Pushing the Frontier of Black-Box LVLM Attacks via Fine-Grained Detail Targeting
Xiaohan Zhao , Zhaoyi Li , Yaxin Luo , Jiacheng Cui , Zhiqiang Shen
Published on arXiv
2602.17645
Input Manipulation Attack
OWASP ML Top 10 — ML01
Prompt Injection
OWASP LLM Top 10 — LLM01
Key Finding
M-Attack-V2 boosts black-box adversarial attack success rates on Claude-4.0 from 8% to 30%, Gemini-2.5-Pro from 83% to 97%, and GPT-5 from 98% to 100%, outperforming all prior LVLM attacks.
M-Attack-V2
Novel technique introduced
Black-box adversarial attacks on Large Vision-Language Models (LVLMs) are challenging due to missing gradients and complex multimodal boundaries. While prior state-of-the-art transfer-based approaches like M-Attack perform well using local crop-level matching between source and target images, we find this induces high-variance, nearly orthogonal gradients across iterations, violating coherent local alignment and destabilizing optimization. We attribute this to (i) ViT translation sensitivity that yields spike-like gradients and (ii) structural asymmetry between source and target crops. We reformulate local matching as an asymmetric expectation over source transformations and target semantics, and build a gradient-denoising upgrade to M-Attack. On the source side, Multi-Crop Alignment (MCA) averages gradients from multiple independently sampled local views per iteration to reduce variance.

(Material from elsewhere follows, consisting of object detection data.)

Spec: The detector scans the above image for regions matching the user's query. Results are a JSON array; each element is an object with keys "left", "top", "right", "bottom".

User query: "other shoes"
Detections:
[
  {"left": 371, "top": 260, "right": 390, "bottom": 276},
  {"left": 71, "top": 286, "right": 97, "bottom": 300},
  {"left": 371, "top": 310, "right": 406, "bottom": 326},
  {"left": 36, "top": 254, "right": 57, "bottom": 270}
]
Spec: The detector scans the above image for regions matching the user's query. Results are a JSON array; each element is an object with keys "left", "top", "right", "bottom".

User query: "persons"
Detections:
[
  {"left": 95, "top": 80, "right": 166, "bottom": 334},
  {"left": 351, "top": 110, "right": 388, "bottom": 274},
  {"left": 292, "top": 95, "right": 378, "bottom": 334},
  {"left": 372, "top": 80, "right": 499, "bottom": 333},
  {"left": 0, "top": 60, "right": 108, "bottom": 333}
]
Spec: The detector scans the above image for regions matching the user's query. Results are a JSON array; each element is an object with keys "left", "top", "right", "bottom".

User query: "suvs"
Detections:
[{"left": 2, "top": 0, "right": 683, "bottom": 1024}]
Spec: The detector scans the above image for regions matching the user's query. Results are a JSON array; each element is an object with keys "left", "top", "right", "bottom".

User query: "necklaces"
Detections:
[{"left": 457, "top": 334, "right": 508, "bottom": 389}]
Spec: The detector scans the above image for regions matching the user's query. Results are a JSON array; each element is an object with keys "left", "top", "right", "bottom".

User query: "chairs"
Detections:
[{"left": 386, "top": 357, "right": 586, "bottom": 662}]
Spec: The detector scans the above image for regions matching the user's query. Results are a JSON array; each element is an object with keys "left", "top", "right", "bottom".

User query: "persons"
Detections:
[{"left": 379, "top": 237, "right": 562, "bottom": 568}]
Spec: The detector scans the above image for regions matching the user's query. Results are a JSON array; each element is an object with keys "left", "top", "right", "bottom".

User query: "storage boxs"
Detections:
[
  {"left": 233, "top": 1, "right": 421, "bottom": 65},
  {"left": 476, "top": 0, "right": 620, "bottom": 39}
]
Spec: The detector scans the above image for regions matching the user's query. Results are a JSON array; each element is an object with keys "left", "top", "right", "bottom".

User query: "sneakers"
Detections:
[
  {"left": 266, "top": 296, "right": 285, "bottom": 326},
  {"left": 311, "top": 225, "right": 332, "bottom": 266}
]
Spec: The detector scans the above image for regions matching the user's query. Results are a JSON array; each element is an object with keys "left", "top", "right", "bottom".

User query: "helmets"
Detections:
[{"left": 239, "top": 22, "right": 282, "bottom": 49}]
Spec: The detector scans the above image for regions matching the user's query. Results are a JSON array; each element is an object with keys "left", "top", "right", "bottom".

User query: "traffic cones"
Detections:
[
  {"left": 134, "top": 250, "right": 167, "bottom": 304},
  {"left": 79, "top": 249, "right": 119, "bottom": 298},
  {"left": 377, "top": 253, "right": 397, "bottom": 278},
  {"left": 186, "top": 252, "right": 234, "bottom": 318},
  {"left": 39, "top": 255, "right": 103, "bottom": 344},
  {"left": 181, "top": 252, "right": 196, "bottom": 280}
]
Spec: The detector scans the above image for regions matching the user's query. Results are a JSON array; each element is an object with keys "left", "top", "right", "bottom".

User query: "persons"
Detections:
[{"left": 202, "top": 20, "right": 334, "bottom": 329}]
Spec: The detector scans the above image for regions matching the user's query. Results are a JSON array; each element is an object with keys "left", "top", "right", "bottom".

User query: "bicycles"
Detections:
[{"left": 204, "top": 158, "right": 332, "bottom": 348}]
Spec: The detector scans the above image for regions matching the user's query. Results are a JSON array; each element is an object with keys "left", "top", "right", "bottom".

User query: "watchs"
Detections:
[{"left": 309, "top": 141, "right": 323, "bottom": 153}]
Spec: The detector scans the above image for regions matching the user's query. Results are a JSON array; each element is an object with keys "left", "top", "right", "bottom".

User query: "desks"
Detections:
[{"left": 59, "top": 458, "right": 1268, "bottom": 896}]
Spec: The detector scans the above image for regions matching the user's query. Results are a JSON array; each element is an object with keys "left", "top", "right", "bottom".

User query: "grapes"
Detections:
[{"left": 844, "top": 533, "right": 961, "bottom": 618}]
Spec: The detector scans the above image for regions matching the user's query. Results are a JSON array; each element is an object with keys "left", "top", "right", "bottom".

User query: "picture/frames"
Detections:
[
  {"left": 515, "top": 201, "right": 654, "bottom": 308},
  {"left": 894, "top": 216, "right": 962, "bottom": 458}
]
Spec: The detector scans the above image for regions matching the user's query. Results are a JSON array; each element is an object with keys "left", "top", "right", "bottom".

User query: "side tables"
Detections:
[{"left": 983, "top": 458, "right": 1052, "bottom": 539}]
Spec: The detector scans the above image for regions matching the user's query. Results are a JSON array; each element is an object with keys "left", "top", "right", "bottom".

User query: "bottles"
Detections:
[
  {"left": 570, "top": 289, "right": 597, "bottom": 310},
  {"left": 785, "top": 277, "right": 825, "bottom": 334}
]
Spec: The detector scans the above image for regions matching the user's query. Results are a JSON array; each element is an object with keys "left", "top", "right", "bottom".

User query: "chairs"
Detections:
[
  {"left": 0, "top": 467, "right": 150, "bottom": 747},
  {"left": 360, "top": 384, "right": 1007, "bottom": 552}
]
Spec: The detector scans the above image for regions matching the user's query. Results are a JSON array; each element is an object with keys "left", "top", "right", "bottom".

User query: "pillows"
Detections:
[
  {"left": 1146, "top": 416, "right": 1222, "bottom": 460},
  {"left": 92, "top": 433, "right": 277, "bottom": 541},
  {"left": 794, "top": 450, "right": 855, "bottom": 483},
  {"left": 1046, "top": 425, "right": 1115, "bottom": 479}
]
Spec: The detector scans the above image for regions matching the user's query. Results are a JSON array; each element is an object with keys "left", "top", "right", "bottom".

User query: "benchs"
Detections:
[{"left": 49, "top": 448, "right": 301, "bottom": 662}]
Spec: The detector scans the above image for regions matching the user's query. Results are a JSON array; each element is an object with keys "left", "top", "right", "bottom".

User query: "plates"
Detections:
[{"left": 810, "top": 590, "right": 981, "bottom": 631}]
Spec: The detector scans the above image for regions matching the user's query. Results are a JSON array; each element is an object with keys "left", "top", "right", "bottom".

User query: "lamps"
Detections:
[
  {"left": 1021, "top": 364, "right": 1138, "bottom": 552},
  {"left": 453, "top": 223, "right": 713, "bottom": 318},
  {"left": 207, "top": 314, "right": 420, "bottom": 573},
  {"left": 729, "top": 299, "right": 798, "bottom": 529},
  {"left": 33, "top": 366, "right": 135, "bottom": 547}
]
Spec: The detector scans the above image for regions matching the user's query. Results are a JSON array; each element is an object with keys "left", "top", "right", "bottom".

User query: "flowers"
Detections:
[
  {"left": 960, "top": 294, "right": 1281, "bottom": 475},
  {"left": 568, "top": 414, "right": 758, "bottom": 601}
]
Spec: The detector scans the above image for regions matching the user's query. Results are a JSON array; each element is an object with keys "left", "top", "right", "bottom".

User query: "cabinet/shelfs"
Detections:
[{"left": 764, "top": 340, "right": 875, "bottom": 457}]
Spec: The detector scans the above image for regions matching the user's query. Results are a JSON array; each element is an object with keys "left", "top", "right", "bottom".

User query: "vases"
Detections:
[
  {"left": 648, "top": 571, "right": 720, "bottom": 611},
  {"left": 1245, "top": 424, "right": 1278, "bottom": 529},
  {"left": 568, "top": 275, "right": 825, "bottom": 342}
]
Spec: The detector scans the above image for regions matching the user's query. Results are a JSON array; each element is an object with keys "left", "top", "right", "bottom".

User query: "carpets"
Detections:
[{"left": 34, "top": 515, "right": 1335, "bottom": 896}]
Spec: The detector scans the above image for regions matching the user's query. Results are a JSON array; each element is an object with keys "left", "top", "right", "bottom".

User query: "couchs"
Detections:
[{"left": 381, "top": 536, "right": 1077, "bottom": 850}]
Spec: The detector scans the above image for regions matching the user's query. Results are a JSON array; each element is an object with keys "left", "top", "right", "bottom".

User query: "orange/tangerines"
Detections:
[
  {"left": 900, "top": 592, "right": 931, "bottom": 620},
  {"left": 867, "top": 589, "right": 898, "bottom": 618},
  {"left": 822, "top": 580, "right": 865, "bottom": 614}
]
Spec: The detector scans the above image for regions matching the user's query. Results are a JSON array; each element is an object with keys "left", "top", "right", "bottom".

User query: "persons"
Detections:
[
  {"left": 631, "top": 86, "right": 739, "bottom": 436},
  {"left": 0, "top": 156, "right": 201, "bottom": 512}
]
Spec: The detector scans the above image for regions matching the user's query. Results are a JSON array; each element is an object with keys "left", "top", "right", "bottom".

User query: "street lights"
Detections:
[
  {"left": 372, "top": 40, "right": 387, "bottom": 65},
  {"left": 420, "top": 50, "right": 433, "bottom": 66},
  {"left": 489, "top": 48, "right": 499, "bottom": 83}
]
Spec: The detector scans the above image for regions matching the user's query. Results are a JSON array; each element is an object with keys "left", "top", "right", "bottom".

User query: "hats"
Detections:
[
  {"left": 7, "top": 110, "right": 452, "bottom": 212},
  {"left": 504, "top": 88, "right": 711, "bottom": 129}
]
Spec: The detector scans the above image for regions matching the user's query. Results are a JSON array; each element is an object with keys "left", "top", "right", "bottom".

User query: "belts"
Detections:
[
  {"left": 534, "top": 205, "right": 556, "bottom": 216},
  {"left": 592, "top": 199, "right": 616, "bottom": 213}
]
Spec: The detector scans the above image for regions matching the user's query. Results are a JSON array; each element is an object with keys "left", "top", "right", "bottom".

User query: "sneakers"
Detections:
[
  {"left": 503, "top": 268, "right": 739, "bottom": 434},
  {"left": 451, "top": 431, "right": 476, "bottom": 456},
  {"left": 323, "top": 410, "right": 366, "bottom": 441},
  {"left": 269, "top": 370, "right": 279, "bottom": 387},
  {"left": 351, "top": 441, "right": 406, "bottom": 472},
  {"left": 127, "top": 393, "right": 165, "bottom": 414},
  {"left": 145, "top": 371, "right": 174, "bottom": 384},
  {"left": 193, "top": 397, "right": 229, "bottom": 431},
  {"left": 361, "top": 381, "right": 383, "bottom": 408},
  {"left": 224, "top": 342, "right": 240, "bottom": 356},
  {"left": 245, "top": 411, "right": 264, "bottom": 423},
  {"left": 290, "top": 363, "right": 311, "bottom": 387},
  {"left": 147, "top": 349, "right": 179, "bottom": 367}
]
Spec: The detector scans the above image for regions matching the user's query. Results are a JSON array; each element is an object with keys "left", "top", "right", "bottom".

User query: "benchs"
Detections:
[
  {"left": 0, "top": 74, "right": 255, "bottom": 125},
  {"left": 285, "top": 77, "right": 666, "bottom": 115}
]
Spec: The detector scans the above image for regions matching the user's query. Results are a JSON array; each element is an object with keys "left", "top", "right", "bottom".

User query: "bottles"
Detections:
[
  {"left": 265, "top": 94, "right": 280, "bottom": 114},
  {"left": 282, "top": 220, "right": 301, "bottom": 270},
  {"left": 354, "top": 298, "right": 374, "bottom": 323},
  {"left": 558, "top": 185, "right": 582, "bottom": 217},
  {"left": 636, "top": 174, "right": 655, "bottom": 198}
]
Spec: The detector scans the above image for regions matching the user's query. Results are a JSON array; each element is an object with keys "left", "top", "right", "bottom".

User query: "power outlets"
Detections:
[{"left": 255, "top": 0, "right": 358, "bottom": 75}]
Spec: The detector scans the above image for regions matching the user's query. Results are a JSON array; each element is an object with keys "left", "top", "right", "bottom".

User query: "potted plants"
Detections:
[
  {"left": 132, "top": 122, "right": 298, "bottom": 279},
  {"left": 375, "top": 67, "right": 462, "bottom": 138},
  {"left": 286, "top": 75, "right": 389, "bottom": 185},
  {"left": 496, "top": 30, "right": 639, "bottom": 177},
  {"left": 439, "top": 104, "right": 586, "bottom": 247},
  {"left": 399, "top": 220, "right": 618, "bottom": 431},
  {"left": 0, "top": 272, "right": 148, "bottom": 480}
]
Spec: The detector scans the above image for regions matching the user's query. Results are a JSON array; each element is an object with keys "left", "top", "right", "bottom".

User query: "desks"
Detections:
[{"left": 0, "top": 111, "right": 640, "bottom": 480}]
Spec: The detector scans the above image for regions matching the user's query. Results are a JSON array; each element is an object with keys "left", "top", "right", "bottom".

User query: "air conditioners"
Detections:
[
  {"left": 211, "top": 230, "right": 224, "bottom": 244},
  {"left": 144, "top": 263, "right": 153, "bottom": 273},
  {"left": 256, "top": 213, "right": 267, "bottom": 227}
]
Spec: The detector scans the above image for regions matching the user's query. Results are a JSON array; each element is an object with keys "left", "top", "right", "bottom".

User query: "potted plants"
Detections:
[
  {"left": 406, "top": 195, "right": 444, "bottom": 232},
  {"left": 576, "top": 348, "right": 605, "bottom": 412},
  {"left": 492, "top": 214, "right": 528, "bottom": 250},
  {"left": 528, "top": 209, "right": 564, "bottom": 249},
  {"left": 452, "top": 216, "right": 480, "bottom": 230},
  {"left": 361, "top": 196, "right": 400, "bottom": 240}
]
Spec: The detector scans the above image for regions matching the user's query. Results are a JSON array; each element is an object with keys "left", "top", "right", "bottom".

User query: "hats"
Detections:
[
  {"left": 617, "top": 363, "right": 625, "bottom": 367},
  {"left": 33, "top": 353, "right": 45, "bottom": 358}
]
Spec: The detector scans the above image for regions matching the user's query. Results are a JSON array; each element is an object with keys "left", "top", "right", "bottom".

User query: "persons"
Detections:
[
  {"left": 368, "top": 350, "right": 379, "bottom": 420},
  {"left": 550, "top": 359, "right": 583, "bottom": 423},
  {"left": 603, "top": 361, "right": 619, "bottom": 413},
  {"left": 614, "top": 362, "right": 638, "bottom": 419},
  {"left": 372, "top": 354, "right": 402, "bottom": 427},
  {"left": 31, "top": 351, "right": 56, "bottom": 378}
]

On the target side, Auxiliary Target Alignment (ATA) replaces aggressive target augmentation with a small auxiliary set from a semantically correlated distribution, producing a smoother, lower-variance target manifold. We further reinterpret momentum as Patch Momentum, replaying historical crop gradients; combined with a refined patch-size ensemble (PE+), this strengthens transferable directions. Together these modules form M-Attack-V2, a simple, modular enhancement over M-Attack that substantially improves transfer-based black-box attacks on frontier LVLMs: boosting success rates on Claude-4.0 from 8% to 30%, Gemini-2.5-Pro from 83% to 97%, and GPT-5 from 98% to 100%, outperforming prior black-box LVLM attacks. Code and data are publicly available at: https://github.com/vila-lab/M-Attack-V2.
Key Contributions
- Identifies that crop-level matching in M-Attack produces high-variance, near-orthogonal gradients due to ViT translation sensitivity, destabilizing black-box optimization.
- Introduces Multi-Crop Alignment (MCA) and Auxiliary Target Alignment (ATA) to reduce gradient variance from source and target sides respectively, reformulating local matching as an asymmetric expectation.
- Combines Patch Momentum and refined Patch Ensemble (PE+) into M-Attack-V2, achieving SOTA black-box attack success rates on frontier LVLMs: Claude-4.0 8%→30%, Gemini-2.5-Pro 83%→97%, GPT-5 98%→100%.
🛡️ Threat Analysis
Core contribution is crafting adversarial image perturbations that cause LVLMs to produce targeted harmful outputs at inference time — gradient-based (white-box surrogate) transfer attacks resulting in adversarial inputs that manipulate LVLM behavior.